Mendengar suara dingin Haren, Ella merasa ada yang janggal.
Seolah kakaknya sedang menjaga jarak.
Tanpa sadar, Ella melihat sekeliling.
Para pelayan.
Para butler.
Para ksatria.
Semuanya menatapnya… dengan kecurigaan.
‘Eh…?’
Ada yang salah.
Sejak dulu Ella memang merasa ada sedikit jarak dengan orang lain, tapi biasanya tidak sampai sejauh ini.
Hari ini berbeda.
Tapi dia tidak tahu.
Sebagai seseorang yang baru hidup sebagai manusia selama satu tahun, dia belum paham perubahan-perubahan kecil dalam hubungan dan emosi.
Dia tidak tahu bahwa selama ini…
orang-orang perlahan menjauh darinya.
Lalu…
“…Jangan-jangan… ini semua karena kejadian-kejadian aneh yang muncul di sekitarku belakangan ini?”
Ella bukan bodoh.
Dia tahu seseorang dengan sengaja mengusiknya.
Tapi dia tidak bisa memahami apa itu.
Sebuah jenis magic atau sesuatu yang bahkan dia sebagai witch hebat tidak bisa deteksi sama sekali.
Dia bahkan tidak bisa menghentikannya.
Dan itulah masalahnya.
Fenomena aneh terus terjadi di sekitar Ella, tapi satu-satunya yang tidak terluka hanyalah dia sendiri.
“Tidak!
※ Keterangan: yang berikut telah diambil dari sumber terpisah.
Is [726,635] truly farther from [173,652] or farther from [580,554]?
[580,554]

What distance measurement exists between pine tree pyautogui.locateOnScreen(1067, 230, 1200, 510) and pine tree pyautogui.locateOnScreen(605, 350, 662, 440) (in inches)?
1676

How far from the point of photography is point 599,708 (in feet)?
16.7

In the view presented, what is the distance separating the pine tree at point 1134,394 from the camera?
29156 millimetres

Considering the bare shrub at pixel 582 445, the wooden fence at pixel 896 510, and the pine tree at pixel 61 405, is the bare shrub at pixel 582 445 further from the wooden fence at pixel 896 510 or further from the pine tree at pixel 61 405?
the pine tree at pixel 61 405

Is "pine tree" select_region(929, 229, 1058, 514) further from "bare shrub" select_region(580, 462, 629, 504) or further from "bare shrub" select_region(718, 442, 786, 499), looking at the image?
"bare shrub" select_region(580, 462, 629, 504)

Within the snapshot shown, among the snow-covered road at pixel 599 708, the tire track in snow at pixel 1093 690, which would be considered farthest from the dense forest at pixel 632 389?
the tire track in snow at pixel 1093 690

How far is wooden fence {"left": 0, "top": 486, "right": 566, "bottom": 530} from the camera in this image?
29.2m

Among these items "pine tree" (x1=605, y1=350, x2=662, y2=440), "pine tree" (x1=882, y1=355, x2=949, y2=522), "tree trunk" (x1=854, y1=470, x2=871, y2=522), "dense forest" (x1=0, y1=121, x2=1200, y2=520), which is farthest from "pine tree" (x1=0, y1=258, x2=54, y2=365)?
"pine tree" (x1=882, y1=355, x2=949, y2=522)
Ini bukan magic…”
“Pengadilan akan dilakukan di Kekaisaran.”
Ella tahu kebenarannya.
Ini bukan magic.
Dan ini bukan salahnya.
Tapi sekarang dia harus diinterogasi.
Itu tidak adil.
Sangat tidak adil bahwa seorang witch dituduh menggunakan magic padahal dia sama sekali tidak menggunakannya.
Namun, itu mustahil dibuktikan.
Semua orang tidak tahu apa-apa soal magic.
Satu-satunya cara membuktikan bahwa itu bukan magic… adalah dengan mengakui bahwa dia memang seorang witch.
Betapa kontradiktifnya.
‘Tidak, kalau aku sampai dibawa ke Kekaisaran, aku pasti ketahuan!’
Dengan mata bergetar, Ella perlahan bertanya pada Haren.
“Kak… ini semua karena rumor dan hal-hal aneh yang terjadi di sekitarku? Tapi Kakak kan pernah bertemu witch.”
“…Iya. Aku pernah bertemu satu.”
Dan karena itu, ia tidak meragukan apa pun.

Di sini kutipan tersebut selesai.